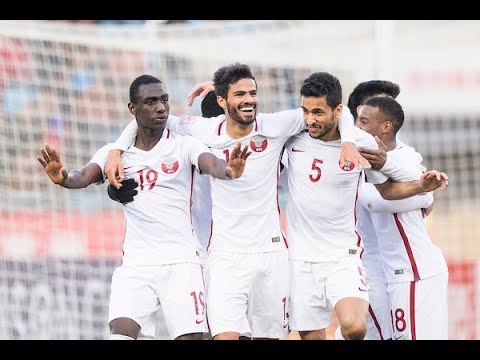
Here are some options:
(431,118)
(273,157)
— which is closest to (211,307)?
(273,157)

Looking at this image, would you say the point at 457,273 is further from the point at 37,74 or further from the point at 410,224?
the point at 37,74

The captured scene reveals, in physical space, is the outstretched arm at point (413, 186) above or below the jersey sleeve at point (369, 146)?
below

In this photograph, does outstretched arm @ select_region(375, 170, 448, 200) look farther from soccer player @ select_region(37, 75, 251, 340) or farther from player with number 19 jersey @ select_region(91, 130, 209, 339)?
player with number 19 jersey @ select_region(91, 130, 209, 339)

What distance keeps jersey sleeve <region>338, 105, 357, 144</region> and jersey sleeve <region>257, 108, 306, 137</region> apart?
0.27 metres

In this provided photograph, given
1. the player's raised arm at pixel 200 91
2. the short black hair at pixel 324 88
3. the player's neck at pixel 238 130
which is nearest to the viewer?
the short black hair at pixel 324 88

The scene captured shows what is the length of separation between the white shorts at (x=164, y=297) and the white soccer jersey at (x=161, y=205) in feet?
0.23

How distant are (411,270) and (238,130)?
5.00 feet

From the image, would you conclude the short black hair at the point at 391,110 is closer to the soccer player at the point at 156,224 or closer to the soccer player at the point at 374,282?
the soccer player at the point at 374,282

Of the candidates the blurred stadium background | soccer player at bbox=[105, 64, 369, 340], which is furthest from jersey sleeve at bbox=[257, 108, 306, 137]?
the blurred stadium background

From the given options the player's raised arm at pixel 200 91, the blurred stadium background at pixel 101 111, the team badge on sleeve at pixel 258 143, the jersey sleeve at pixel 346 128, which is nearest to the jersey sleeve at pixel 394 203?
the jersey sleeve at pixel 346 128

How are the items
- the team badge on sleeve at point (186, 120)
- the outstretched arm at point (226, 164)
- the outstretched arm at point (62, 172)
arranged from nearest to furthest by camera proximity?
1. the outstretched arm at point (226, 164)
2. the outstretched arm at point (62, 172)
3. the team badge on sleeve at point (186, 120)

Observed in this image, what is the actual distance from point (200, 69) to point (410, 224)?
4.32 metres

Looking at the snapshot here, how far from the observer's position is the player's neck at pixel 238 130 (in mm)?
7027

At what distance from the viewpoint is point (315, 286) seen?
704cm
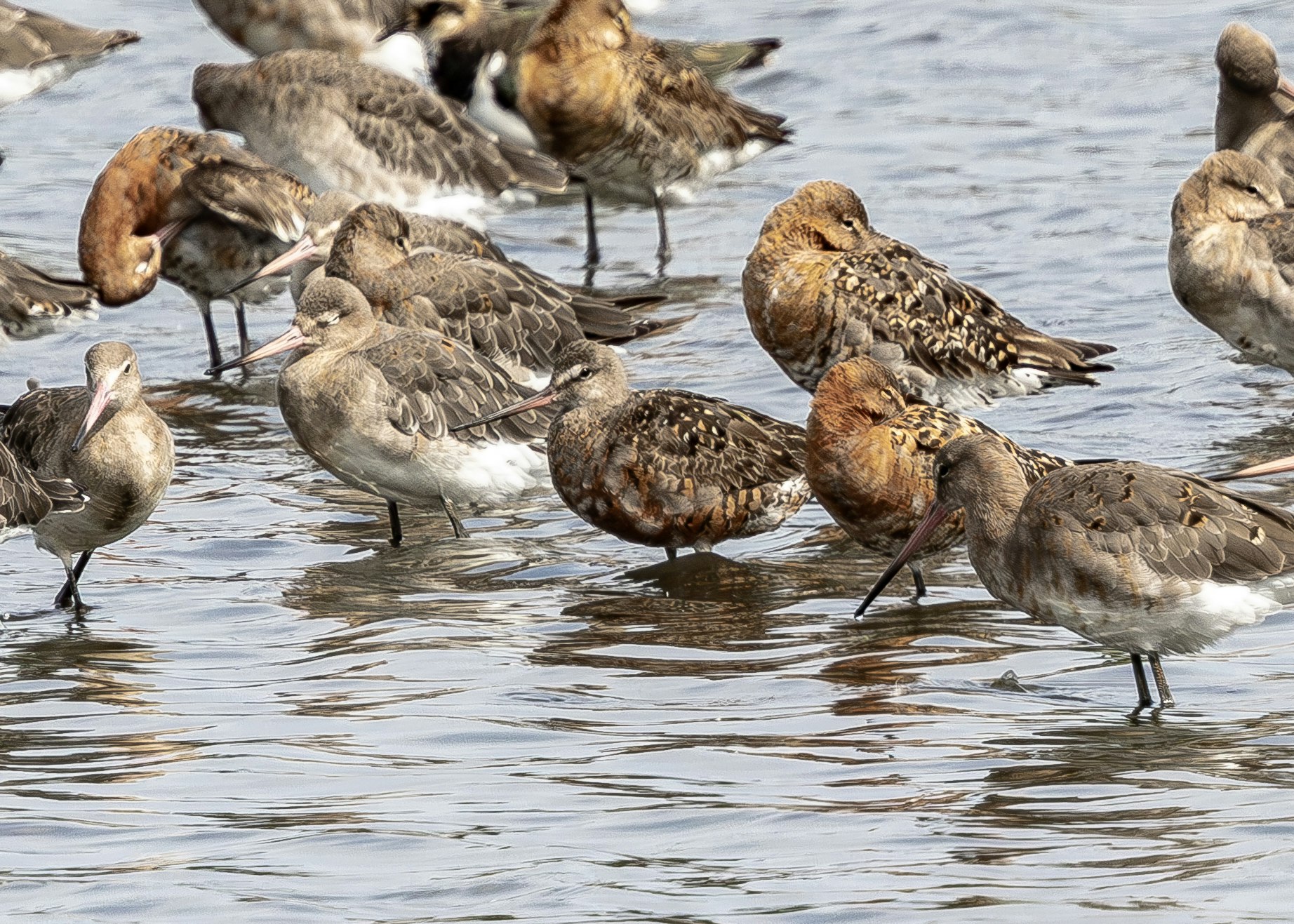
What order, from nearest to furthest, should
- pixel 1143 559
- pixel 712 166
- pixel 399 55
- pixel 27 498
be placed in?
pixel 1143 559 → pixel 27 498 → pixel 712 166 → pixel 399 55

------------------------------------------------

STATED EXERCISE
Format the stretch from the line containing "How distant are (411,270) and (238,130)?" through the last line as a JSON array of strings, one string per line. Omit blank lines and the pictures.

FINISHED ANSWER
[
  "How distant are (411,270) and (238,130)?",
  "5.00 feet",
  "From the image, would you conclude the short black hair at the point at 391,110 is closer to the soccer player at the point at 156,224 or closer to the soccer player at the point at 374,282?",
  "the soccer player at the point at 374,282",
  "Of the candidates the blurred stadium background | soccer player at bbox=[105, 64, 369, 340], which is furthest from jersey sleeve at bbox=[257, 108, 306, 137]?",
  "the blurred stadium background",
  "From the given options the player's raised arm at pixel 200 91, the blurred stadium background at pixel 101 111, the team badge on sleeve at pixel 258 143, the jersey sleeve at pixel 346 128, which is nearest to the jersey sleeve at pixel 394 203?",
  "the jersey sleeve at pixel 346 128",
  "How are the items",
  "- the team badge on sleeve at point (186, 120)",
  "- the outstretched arm at point (226, 164)",
  "- the outstretched arm at point (62, 172)",
  "arranged from nearest to furthest by camera proximity?",
  "1. the outstretched arm at point (226, 164)",
  "2. the outstretched arm at point (62, 172)",
  "3. the team badge on sleeve at point (186, 120)",
  "Observed in this image, what is the actual distance from point (200, 69) to point (410, 224)?",
  "4.32 metres",
  "Looking at the snapshot here, how far from the observer's position is the player's neck at pixel 238 130 (in mm)?",
  "7027",
  "At what distance from the viewpoint is point (315, 286) seen?",
  "704cm",
  "What order, from nearest to furthest, should",
  "- pixel 1143 559",
  "- pixel 712 166",
  "- pixel 399 55",
  "- pixel 27 498",
  "be placed in?",
  "pixel 1143 559 → pixel 27 498 → pixel 712 166 → pixel 399 55"
]